▶ **Work to complete**:
Reproduce the listing from the line containing "What precise distance separates" through the end of the listing, both included, substituting "gray curtain" for "gray backdrop" and leaving everything else unchanged.

[START Provided data]

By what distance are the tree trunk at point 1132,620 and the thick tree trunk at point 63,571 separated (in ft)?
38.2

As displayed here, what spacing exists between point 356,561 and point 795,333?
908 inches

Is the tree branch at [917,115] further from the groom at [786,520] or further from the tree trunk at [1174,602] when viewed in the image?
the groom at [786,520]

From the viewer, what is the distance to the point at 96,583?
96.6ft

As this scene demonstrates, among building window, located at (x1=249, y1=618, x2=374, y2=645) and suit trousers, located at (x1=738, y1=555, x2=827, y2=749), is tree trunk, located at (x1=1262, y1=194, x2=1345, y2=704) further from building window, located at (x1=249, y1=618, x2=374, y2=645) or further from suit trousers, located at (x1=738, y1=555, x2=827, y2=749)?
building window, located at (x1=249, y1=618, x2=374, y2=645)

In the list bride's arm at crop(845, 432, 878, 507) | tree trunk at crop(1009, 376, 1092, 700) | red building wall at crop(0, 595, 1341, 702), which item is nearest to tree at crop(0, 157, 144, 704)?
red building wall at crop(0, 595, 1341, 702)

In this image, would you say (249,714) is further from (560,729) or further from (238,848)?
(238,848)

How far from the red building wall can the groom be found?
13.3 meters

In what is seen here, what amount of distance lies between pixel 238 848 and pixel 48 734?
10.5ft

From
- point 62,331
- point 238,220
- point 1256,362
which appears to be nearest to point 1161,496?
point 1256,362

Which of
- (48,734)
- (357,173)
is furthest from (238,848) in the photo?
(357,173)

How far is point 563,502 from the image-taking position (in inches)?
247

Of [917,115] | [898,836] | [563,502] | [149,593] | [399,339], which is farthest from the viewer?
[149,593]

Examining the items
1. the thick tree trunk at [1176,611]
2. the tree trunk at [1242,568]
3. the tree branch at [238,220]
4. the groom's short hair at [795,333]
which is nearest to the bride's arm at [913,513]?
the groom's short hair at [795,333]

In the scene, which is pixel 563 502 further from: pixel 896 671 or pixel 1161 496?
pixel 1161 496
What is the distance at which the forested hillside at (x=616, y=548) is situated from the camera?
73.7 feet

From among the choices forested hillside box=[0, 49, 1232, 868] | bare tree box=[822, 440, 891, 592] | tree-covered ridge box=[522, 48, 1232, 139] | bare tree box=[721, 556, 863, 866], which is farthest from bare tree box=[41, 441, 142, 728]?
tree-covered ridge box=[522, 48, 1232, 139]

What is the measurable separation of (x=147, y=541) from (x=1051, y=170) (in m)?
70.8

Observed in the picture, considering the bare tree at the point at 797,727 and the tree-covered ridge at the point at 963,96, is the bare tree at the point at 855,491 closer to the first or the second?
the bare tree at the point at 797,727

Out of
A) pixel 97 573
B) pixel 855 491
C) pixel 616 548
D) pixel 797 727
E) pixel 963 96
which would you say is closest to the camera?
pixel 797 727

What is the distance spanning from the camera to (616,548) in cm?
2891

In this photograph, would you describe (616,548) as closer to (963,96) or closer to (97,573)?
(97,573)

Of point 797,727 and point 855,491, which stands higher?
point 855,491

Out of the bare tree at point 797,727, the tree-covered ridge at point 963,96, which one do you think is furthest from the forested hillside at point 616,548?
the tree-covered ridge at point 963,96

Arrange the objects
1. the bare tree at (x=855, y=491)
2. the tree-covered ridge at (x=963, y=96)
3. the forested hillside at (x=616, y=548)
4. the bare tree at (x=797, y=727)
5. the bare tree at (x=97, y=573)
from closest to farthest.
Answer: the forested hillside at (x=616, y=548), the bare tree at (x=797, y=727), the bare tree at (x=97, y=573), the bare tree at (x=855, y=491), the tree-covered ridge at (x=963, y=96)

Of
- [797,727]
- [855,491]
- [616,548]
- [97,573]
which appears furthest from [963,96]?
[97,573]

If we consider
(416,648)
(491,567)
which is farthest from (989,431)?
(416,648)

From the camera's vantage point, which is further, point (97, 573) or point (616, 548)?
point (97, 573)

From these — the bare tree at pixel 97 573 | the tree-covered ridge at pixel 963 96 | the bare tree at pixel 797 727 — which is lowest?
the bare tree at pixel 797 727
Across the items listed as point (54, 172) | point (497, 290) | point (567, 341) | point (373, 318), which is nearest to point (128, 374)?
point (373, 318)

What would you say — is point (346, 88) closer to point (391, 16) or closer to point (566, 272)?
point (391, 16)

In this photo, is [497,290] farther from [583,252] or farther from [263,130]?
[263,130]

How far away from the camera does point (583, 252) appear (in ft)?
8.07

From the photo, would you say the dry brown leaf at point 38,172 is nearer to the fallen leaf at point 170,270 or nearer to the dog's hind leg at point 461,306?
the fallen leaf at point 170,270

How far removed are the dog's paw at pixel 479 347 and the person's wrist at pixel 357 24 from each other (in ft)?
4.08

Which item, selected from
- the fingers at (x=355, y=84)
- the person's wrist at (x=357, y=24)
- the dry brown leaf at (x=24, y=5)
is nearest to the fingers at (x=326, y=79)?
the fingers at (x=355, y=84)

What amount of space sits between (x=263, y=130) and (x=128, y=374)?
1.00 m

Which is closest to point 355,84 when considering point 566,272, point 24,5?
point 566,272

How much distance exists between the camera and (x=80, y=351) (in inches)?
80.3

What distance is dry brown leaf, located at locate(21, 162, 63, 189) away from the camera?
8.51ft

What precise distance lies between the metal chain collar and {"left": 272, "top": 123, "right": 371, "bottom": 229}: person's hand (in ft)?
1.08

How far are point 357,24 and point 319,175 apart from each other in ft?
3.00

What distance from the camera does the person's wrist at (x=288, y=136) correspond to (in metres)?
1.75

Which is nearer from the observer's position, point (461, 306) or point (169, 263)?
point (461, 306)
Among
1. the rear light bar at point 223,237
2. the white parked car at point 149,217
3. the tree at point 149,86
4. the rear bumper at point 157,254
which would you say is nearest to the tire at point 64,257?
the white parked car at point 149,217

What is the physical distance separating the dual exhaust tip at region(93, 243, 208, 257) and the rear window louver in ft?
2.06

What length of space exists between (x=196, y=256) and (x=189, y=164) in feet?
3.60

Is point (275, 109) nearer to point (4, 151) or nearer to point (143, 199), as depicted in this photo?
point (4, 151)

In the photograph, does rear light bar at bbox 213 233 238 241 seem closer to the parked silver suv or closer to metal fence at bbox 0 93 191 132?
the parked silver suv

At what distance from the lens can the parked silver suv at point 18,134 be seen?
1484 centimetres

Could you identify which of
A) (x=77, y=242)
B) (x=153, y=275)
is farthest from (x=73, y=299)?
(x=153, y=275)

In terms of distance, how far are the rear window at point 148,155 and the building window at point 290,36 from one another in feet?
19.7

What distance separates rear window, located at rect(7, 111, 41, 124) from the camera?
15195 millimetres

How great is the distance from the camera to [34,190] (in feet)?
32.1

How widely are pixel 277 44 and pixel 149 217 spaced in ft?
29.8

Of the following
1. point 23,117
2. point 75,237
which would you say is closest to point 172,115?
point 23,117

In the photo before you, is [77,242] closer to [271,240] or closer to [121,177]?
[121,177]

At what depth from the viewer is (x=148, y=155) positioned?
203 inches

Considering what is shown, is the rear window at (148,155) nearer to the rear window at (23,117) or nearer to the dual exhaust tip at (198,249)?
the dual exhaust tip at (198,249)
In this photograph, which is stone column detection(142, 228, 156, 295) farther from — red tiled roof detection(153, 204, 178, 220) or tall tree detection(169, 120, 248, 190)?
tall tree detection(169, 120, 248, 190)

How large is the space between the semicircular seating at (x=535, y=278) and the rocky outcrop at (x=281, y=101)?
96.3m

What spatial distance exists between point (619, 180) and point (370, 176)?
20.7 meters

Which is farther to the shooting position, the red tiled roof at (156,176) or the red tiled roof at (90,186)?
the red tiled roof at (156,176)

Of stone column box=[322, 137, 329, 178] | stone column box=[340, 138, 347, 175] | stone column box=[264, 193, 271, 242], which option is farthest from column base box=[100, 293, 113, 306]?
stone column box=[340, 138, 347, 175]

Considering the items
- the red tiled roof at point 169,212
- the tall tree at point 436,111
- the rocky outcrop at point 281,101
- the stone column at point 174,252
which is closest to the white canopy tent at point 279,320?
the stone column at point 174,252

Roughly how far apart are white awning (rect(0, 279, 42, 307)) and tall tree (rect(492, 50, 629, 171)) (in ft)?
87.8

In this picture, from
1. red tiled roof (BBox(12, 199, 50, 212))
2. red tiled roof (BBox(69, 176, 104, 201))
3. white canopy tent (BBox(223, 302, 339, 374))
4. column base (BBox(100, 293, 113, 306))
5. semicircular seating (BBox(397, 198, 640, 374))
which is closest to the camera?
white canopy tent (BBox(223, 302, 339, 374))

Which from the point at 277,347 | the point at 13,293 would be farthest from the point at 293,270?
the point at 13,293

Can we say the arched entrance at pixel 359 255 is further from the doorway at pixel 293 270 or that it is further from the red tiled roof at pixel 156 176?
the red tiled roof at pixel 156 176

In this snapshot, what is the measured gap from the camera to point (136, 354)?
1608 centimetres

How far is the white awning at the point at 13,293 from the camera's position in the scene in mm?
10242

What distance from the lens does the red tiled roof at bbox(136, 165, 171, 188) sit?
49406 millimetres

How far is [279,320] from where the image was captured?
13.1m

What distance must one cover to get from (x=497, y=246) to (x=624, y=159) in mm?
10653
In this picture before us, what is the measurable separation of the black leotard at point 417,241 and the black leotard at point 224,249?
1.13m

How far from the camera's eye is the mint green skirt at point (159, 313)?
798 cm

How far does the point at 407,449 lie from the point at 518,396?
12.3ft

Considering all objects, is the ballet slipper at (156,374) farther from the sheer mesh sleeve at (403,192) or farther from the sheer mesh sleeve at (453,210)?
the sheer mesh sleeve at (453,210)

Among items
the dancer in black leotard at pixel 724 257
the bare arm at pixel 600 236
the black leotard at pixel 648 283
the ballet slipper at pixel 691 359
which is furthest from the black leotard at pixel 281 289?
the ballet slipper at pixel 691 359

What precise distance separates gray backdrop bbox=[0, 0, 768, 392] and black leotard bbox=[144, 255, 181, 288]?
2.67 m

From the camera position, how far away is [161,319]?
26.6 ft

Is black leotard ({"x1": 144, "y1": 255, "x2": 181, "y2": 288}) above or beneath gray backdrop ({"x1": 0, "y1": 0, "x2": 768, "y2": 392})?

[END Provided data]

▶ **Response to this exercise**:
What precise distance separates gray curtain bbox=[0, 0, 768, 392] and black leotard bbox=[144, 255, 181, 288]?
2.67 m

From the camera position, how far away is [161,319]?
26.6 ft

Is black leotard ({"x1": 144, "y1": 255, "x2": 181, "y2": 288}) above or beneath gray curtain ({"x1": 0, "y1": 0, "x2": 768, "y2": 392})?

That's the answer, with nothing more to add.